What is Debt Signaling
Debt signaling is a theory that correlates a stock's future performance with any announcements made regarding its debt. Announcements typically made about a company taking debt are seen as positive news.
BREAKING DOWN Debt Signaling
In the world of finances and economics, investors are always seeking opportunities. They usually determine these by signals they receive from corporations. Sometimes those signals come from the company’s management team, but they can also come from actions made by the company, including when the company says it will take on more debt. These are referred to as debt signals. There are both positive and negative debt signals, both of which can have a big impact on the way a company's stock performs.

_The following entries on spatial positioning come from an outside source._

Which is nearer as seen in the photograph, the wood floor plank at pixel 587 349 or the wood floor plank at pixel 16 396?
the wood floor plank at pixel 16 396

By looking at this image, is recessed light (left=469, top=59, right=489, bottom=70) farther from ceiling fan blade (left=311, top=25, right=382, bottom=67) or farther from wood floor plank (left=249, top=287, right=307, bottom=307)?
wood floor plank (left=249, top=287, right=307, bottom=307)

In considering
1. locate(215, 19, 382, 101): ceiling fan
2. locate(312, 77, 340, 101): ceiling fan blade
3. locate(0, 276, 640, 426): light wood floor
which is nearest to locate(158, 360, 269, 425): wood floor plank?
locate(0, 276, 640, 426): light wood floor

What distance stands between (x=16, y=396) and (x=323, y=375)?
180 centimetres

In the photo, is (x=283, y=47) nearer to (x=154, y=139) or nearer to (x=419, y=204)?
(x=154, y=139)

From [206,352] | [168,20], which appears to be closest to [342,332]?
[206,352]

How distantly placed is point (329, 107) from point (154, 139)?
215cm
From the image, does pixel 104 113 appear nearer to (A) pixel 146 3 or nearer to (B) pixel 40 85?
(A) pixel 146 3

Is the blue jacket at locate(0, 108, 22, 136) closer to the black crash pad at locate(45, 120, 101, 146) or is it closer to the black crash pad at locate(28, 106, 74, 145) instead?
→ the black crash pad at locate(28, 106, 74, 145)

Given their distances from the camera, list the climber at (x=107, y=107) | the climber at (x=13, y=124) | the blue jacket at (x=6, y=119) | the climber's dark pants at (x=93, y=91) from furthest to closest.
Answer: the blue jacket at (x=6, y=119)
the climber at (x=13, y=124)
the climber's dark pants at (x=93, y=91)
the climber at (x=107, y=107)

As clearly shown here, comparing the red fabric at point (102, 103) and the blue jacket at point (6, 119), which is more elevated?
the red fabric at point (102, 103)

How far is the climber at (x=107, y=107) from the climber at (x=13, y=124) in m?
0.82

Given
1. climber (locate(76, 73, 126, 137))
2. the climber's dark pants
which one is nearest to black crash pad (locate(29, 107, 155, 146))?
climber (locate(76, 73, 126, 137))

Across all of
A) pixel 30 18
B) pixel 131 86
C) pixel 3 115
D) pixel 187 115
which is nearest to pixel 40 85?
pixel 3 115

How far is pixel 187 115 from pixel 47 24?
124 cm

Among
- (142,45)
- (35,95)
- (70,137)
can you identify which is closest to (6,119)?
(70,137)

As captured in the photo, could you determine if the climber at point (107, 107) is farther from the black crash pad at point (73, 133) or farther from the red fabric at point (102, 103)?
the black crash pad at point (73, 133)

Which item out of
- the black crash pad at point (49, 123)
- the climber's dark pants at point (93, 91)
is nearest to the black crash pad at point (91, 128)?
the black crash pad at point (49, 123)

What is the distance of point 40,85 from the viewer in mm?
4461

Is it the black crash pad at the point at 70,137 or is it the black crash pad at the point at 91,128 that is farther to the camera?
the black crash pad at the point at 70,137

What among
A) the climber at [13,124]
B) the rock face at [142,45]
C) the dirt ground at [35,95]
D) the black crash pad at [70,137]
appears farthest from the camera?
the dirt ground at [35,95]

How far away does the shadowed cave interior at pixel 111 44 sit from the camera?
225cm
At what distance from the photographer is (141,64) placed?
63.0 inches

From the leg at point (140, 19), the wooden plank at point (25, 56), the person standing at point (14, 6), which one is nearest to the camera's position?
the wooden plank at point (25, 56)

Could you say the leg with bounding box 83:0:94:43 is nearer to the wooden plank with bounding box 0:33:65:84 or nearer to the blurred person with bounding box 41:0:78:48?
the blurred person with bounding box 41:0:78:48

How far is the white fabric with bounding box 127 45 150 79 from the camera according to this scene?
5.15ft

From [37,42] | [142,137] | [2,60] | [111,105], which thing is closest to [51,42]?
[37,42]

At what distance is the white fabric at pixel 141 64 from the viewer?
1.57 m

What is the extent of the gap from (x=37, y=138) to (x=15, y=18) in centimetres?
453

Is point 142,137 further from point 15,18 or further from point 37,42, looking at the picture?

Debt Signaling vs. Other Financial Signals
Companies can raise capital in different ways: internally, through debt and through equity. The first is usually internally, meaning directly from the company and its profits. However, if that isn’t feasible, a company will turn to debt, a much preferred method of financing over raising equity, since the cost of equity is usually higher than debt. Equity is also a means of diluting ownership of a company.
Positive Debt Signals
The type of financing can signal the future of the company’s financial position and any prospects for projects the company may have. When a company announces that it will take on more debt (typically for a new project), that signals sound financial health to investors and to the market, making it a positive debt signal. So when a company wants to take on more debt, that means it is committed to paying interest on it. The company also indicates that it believes strongly in its project (and therefore, its financial health) and believes that it will provide quick returns — enough to pay down the debt and to provide (financial) benefit to its investors.
Negative Debt Signals
If, on the other hand, any future debt is reduced, investors may see this as a sign that the company is unable to make its interest payments and is in a weak financial situation. Similarly, if the company chooses to raise new equity rather than take on any debt, this is a negative debt signal. This means that a company does not have enough confidence in its financial situation or its projects, does not have enough profits, or just cannot raise enough debt.
Debt Signaling Example
In October 2017, online streaming and content producer Netflix announced it was going to raise about $1.6 billion in debt. The company said it would use the funds for general purposes including funding for new content. This was seen as a positive step for the company, and therefore as a positive debt signal. Investors were seemingly pleased by the news, as the company's stock increased immediately following the announcement.